South Africa’s National Treasury has finally set up a task team with the financial services industry to find new ways to improve the funding and efficiencies of government’s ambitious fiscal and state-enterprise three-year R827bn infrastructure rollout. Many major government projects have been hamstrung by bottlenecks and delays‚ with Eskom’s continuously moving Medupi power station completion date resulting in a near tripling of costs.
“We want to create a framework that lays out new options for how everyone in the financial sector can participate,” said Nicky Prins‚ director of capital projects at Treasury yesterday. “We need to firstly understand the requirements of the different tasks in the industry and for them to understand government’s policies‚ interests and concerns.” The task team with industry is in place‚ she said‚ with the Association for Savings and Investment being a catalyst to get it going. Treasury said on Thursday at an investment conference in Durban it will represent other parts of government and has been discussing the issue with various departments to come up with solutions.
“We have been developing quite a lot of goodwill and trust‚” said Prins. The value of major infrastructure projects in progress or under consideration in the public sector is over R4 trillion‚ with significant private sector investment needed to provide funding. About 40% of these projects are in implementation‚ but for the remainder of projects‚ concept proposals have to be assessed for alignment with the priorities set out in the 2030 National Development Plan‚ followed by rigorous feasibility evaluations. Prins said government did not just want to share the burden of cost and capital‚ but was also looking at harnessing the efficiencies of the financial sector in raising capital and providing funding.
“SA banks can get involved in all links of this value chain‚ but how we package this has an impact on the costs for end users as well‚” said MD of the Banking Association of SA‚ Cas Coovadia. He said collaboration with the private sector was needed from the beginning and more “crowding in” of the private sector was needed.

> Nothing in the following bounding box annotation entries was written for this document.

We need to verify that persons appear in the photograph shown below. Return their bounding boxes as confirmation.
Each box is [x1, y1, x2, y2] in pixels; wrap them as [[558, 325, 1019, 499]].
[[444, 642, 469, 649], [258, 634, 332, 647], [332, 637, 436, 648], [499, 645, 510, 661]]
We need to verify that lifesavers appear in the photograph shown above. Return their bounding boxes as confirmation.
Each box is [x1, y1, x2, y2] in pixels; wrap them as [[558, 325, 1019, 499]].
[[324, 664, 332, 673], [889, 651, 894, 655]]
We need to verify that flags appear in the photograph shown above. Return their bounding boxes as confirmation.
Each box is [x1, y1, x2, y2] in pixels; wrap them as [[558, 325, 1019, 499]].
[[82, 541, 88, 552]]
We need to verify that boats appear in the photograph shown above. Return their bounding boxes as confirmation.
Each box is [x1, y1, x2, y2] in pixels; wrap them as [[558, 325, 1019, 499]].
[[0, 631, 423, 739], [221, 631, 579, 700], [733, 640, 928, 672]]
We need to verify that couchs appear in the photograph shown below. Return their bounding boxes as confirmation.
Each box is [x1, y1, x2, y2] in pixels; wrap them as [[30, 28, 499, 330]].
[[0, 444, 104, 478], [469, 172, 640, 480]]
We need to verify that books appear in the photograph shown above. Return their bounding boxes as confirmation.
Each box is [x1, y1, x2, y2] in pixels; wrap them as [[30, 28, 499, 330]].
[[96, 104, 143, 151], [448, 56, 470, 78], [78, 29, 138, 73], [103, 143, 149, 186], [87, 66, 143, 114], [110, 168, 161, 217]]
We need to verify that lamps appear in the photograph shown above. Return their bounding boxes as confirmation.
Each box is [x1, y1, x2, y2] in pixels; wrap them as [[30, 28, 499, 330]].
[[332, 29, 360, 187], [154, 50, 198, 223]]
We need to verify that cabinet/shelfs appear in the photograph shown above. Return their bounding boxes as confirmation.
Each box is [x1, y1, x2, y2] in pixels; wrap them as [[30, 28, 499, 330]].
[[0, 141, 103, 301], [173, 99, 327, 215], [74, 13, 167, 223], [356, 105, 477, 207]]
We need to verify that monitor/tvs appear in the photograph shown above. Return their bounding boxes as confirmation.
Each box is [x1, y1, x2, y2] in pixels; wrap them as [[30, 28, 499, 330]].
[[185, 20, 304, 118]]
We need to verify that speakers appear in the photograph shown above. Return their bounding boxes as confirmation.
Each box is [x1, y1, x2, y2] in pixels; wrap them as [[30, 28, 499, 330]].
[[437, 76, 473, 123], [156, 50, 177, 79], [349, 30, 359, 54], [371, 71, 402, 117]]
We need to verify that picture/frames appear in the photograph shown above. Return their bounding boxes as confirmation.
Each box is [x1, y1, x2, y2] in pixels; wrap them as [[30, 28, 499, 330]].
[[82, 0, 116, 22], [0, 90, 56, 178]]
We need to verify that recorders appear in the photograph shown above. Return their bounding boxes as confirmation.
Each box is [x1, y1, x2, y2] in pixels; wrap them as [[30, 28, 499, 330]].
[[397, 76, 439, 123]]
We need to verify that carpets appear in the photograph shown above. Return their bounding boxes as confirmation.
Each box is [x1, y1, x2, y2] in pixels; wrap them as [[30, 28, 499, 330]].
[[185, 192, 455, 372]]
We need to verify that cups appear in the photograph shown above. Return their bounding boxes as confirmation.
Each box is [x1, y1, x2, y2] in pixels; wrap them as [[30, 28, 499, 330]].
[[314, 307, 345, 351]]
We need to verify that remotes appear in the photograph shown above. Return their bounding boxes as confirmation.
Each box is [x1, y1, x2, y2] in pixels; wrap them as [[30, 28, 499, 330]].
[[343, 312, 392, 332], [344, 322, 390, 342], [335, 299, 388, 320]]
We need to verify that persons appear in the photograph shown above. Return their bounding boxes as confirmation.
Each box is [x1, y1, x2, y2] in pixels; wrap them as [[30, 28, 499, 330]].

Assistant general secretary of finance union SASBO Isaac Ramputa said labour has always advocated investment for infrastructure that uplifts communities. He said appropriate labour forums would engage with government on the preservation of funds for these purposes‚ but was concerned there was too much talking and too little implementation. Prins conceded that major cost over-runs were rooted in the planning stages – only 2% of project costs are spent on feasibility studies‚ “but if you get it wrong it affects the 98%”.